Check the three examples from the faraway
package.
library(faraway)
par(mfrow=c(1,3))
data(exa)
#?exa # info for this simulated dataset
plot (y ~ x, exa, main="Example A")
lines(m ~ x, exa)
data(exb)
#?exb
plot(y ~ x, exb, main="Example B")
lines(m ~ x, exb)
data(faithful)
#?faithful
plot(waiting ~ eruptions, faithful,main="old Faithful")
Kernel smoother with different bandwidths for the Old Faithful data.
?ksmooth
par(mfrow=c(1,3))
plot(waiting ~ eruptions,
faithful,main="bandwidth=0.1", col="gray", cex=0.5)
lines(ksmooth(faithful$eruptions, faithful$waiting, "normal", 0.1), lwd=2)
plot(waiting ~ eruptions, faithful, main="bandwidth=0.5", col="gray", cex=0.5)
lines(ksmooth(faithful$eruptions, faithful$waiting,"normal", 0.5), lwd=2)
plot(waiting ~ eruptions, faithful, main="bandwidth=2", col="gray", cex=0.5)
lines(ksmooth(faithful$eruptions, faithful$waiting, "normal", 2), lwd=2)
Use CV to select bandwidth
library(sm)
?hcv
?sm.options # check the options
?sm.regression
par(mfrow=c(1,2))
hm = hcv(faithful$eruptions,faithful$waiting,display="lines")
sm.regression(faithful$eruptions, faithful$waiting, h=hm,
xlab="duration", ylab="waiting")
hm
## [1] 0.4243375
par(mfrow=c(1,2))
hm=hcv(exa$x, exa$y, display="lines")
sm.regression(exa$x, exa$y, h=hm, xlab="x", ylab="y")
hm
## [1] 0.02240222
Error message for exb
data since search boundary search is reached.
# hcv(exb$x,exb$y)
# try a smaller hstart, still error
#par(mfrow=c(1,2))
#hm = hcv(exb$x, exb$y, dislay = "lines", hstart=0.005)
#hm
#sm.regression(exb$x,exb$y,h=0.005)
Try Loess
#?loess
# default: span = 0.75, degree = 2
par(mfrow=c(1,3))
plot(waiting ~ eruptions, faithful,col="gray", cex=0.5)
f=loess(waiting ~ eruptions, faithful)
i = order(faithful$eruptions)
lines(f$x[i],f$fitted[i], lwd=1.5, col="red")

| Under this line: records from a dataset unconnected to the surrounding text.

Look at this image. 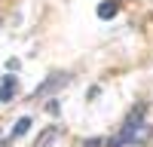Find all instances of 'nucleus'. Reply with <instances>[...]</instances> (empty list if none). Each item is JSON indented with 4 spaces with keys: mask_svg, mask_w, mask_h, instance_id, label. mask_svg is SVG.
Instances as JSON below:
<instances>
[{
    "mask_svg": "<svg viewBox=\"0 0 153 147\" xmlns=\"http://www.w3.org/2000/svg\"><path fill=\"white\" fill-rule=\"evenodd\" d=\"M58 135H61V129H58V126H49V129L40 135V138H37V144H34V147H49V144H55V141H58Z\"/></svg>",
    "mask_w": 153,
    "mask_h": 147,
    "instance_id": "4",
    "label": "nucleus"
},
{
    "mask_svg": "<svg viewBox=\"0 0 153 147\" xmlns=\"http://www.w3.org/2000/svg\"><path fill=\"white\" fill-rule=\"evenodd\" d=\"M150 135H153V129L144 120V104H138L132 114L126 117V126H123V132L117 138L110 141V147H141V144L150 141Z\"/></svg>",
    "mask_w": 153,
    "mask_h": 147,
    "instance_id": "1",
    "label": "nucleus"
},
{
    "mask_svg": "<svg viewBox=\"0 0 153 147\" xmlns=\"http://www.w3.org/2000/svg\"><path fill=\"white\" fill-rule=\"evenodd\" d=\"M16 95H19V83H16V77H6L0 80V101L3 104H9V101H16Z\"/></svg>",
    "mask_w": 153,
    "mask_h": 147,
    "instance_id": "2",
    "label": "nucleus"
},
{
    "mask_svg": "<svg viewBox=\"0 0 153 147\" xmlns=\"http://www.w3.org/2000/svg\"><path fill=\"white\" fill-rule=\"evenodd\" d=\"M31 122H34L31 117H19V120H16V126H12V132H9V141H19L22 135L31 129Z\"/></svg>",
    "mask_w": 153,
    "mask_h": 147,
    "instance_id": "3",
    "label": "nucleus"
},
{
    "mask_svg": "<svg viewBox=\"0 0 153 147\" xmlns=\"http://www.w3.org/2000/svg\"><path fill=\"white\" fill-rule=\"evenodd\" d=\"M113 16H117V3H110V0H107V3L98 6V19H113Z\"/></svg>",
    "mask_w": 153,
    "mask_h": 147,
    "instance_id": "5",
    "label": "nucleus"
}]
</instances>
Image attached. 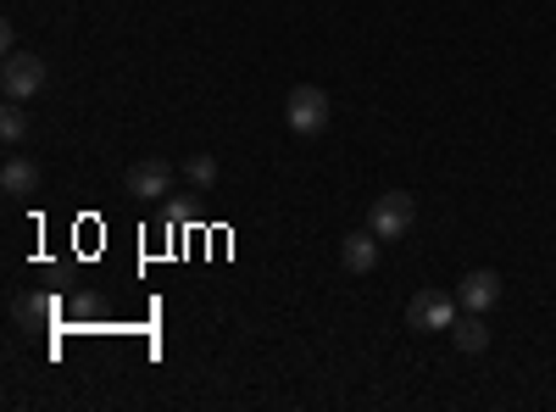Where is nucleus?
I'll return each mask as SVG.
<instances>
[{"instance_id": "obj_1", "label": "nucleus", "mask_w": 556, "mask_h": 412, "mask_svg": "<svg viewBox=\"0 0 556 412\" xmlns=\"http://www.w3.org/2000/svg\"><path fill=\"white\" fill-rule=\"evenodd\" d=\"M412 223H417V201L406 190H390V196H379L374 207H367V228H374L379 240H406Z\"/></svg>"}, {"instance_id": "obj_2", "label": "nucleus", "mask_w": 556, "mask_h": 412, "mask_svg": "<svg viewBox=\"0 0 556 412\" xmlns=\"http://www.w3.org/2000/svg\"><path fill=\"white\" fill-rule=\"evenodd\" d=\"M285 117H290L295 134H323L329 117H334V107H329V96H323L317 84H295L290 101H285Z\"/></svg>"}, {"instance_id": "obj_3", "label": "nucleus", "mask_w": 556, "mask_h": 412, "mask_svg": "<svg viewBox=\"0 0 556 412\" xmlns=\"http://www.w3.org/2000/svg\"><path fill=\"white\" fill-rule=\"evenodd\" d=\"M456 324V296H445V290H417L412 301H406V329H424V335H434V329H451Z\"/></svg>"}, {"instance_id": "obj_4", "label": "nucleus", "mask_w": 556, "mask_h": 412, "mask_svg": "<svg viewBox=\"0 0 556 412\" xmlns=\"http://www.w3.org/2000/svg\"><path fill=\"white\" fill-rule=\"evenodd\" d=\"M0 89H7V101H34L45 89V62L34 51H12L0 67Z\"/></svg>"}, {"instance_id": "obj_5", "label": "nucleus", "mask_w": 556, "mask_h": 412, "mask_svg": "<svg viewBox=\"0 0 556 412\" xmlns=\"http://www.w3.org/2000/svg\"><path fill=\"white\" fill-rule=\"evenodd\" d=\"M495 301H501V273H495V267L462 273V285H456V307H462V312H490Z\"/></svg>"}, {"instance_id": "obj_6", "label": "nucleus", "mask_w": 556, "mask_h": 412, "mask_svg": "<svg viewBox=\"0 0 556 412\" xmlns=\"http://www.w3.org/2000/svg\"><path fill=\"white\" fill-rule=\"evenodd\" d=\"M123 185H128V196H139V201H162V196L173 190V167L156 162V157H146V162H134V167L123 173Z\"/></svg>"}, {"instance_id": "obj_7", "label": "nucleus", "mask_w": 556, "mask_h": 412, "mask_svg": "<svg viewBox=\"0 0 556 412\" xmlns=\"http://www.w3.org/2000/svg\"><path fill=\"white\" fill-rule=\"evenodd\" d=\"M340 262H345V273H374V267H379V235H374V228H356V235H345V240H340Z\"/></svg>"}, {"instance_id": "obj_8", "label": "nucleus", "mask_w": 556, "mask_h": 412, "mask_svg": "<svg viewBox=\"0 0 556 412\" xmlns=\"http://www.w3.org/2000/svg\"><path fill=\"white\" fill-rule=\"evenodd\" d=\"M0 190H7L12 201L34 196L39 190V162L34 157H7V167H0Z\"/></svg>"}, {"instance_id": "obj_9", "label": "nucleus", "mask_w": 556, "mask_h": 412, "mask_svg": "<svg viewBox=\"0 0 556 412\" xmlns=\"http://www.w3.org/2000/svg\"><path fill=\"white\" fill-rule=\"evenodd\" d=\"M451 340L462 351H484L490 346V329H484V312H462L456 324H451Z\"/></svg>"}, {"instance_id": "obj_10", "label": "nucleus", "mask_w": 556, "mask_h": 412, "mask_svg": "<svg viewBox=\"0 0 556 412\" xmlns=\"http://www.w3.org/2000/svg\"><path fill=\"white\" fill-rule=\"evenodd\" d=\"M0 140H7V146H12V151H17V146H23V140H28V112H23V107H17V101H12V107H7V112H0Z\"/></svg>"}, {"instance_id": "obj_11", "label": "nucleus", "mask_w": 556, "mask_h": 412, "mask_svg": "<svg viewBox=\"0 0 556 412\" xmlns=\"http://www.w3.org/2000/svg\"><path fill=\"white\" fill-rule=\"evenodd\" d=\"M184 173H190V185H217V162L212 157H190V162H184Z\"/></svg>"}]
</instances>
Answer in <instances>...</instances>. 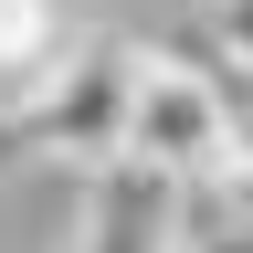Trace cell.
<instances>
[{"label":"cell","instance_id":"obj_1","mask_svg":"<svg viewBox=\"0 0 253 253\" xmlns=\"http://www.w3.org/2000/svg\"><path fill=\"white\" fill-rule=\"evenodd\" d=\"M126 106H137V42H74L53 84L21 95V148L32 169H116L126 158Z\"/></svg>","mask_w":253,"mask_h":253},{"label":"cell","instance_id":"obj_2","mask_svg":"<svg viewBox=\"0 0 253 253\" xmlns=\"http://www.w3.org/2000/svg\"><path fill=\"white\" fill-rule=\"evenodd\" d=\"M126 158L158 179H179V190H201L232 169V137H221V106H211V84L190 74L179 53H137V106H126Z\"/></svg>","mask_w":253,"mask_h":253},{"label":"cell","instance_id":"obj_3","mask_svg":"<svg viewBox=\"0 0 253 253\" xmlns=\"http://www.w3.org/2000/svg\"><path fill=\"white\" fill-rule=\"evenodd\" d=\"M179 221H190V190L116 158V169L84 179V221H74V253H179Z\"/></svg>","mask_w":253,"mask_h":253},{"label":"cell","instance_id":"obj_4","mask_svg":"<svg viewBox=\"0 0 253 253\" xmlns=\"http://www.w3.org/2000/svg\"><path fill=\"white\" fill-rule=\"evenodd\" d=\"M63 53H74V32H63L53 0H0V106H21L32 84H53Z\"/></svg>","mask_w":253,"mask_h":253},{"label":"cell","instance_id":"obj_5","mask_svg":"<svg viewBox=\"0 0 253 253\" xmlns=\"http://www.w3.org/2000/svg\"><path fill=\"white\" fill-rule=\"evenodd\" d=\"M179 253H253V221H232L221 190L201 179V190H190V221H179Z\"/></svg>","mask_w":253,"mask_h":253}]
</instances>
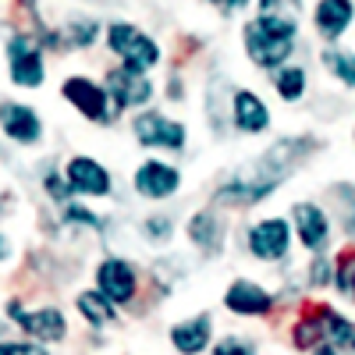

plot(y ~ x, exa, col="gray", cex=0.5)
lines(exa$x,exa$m,lty=1)
f = loess(y ~ x,exa)
lines(f$x,f$fitted,lty=2, lwd=1.5, col="red")
f = loess(y ~ x, exa, span=0.22)
lines(f$x,f$fitted,lty=5, lwd=1.5, col="blue")
plot(y ~ x, exb, col="gray", cex=0.5)
lines(exb$x,exb$m, lty=1)
f =loess(y ~ x, exb)
lines(f$x,f$fitted,lty=2,lwd=1.5, col="red")
f = loess(y ~ x, exb,span=1)
lines(f$x,f$fitted,lty=5, lwd=1.5, col="blue")
In the Quiz, students will be asked to write their own code to use LOO-CV and GCV to select span
for loess
.
lo.lev <- function(x1, sp){
## YOUR CODE: compute the diagonal entries of
## the smoother matrix S
}
onestep_CV <- function(x1, y1, sp){
## YOUR CODE:
## 1) fit a loess model y1 ~ x1 with span = sp, and extract
## the corresponding residual vector
## 2) call lo.lev to obtain the diagonal entries of S
## 3) compute LOO-CV and GCV
return(list(cv = cv, gcv = gcv))
}
myCV <- function(x1, y1, span){
## x1, y1: two vectors
## span: a sequence of values for "span"
m = length(span)
cv = rep(0, m)
gcv = rep(0, m)
for(i in 1:m){
tmp = onestep_CV(x1, y1, span[i])
cv[i] = tmp$cv
gcv[i] = tmp$gcv
}
return(list(cv = cv, gcv = gcv))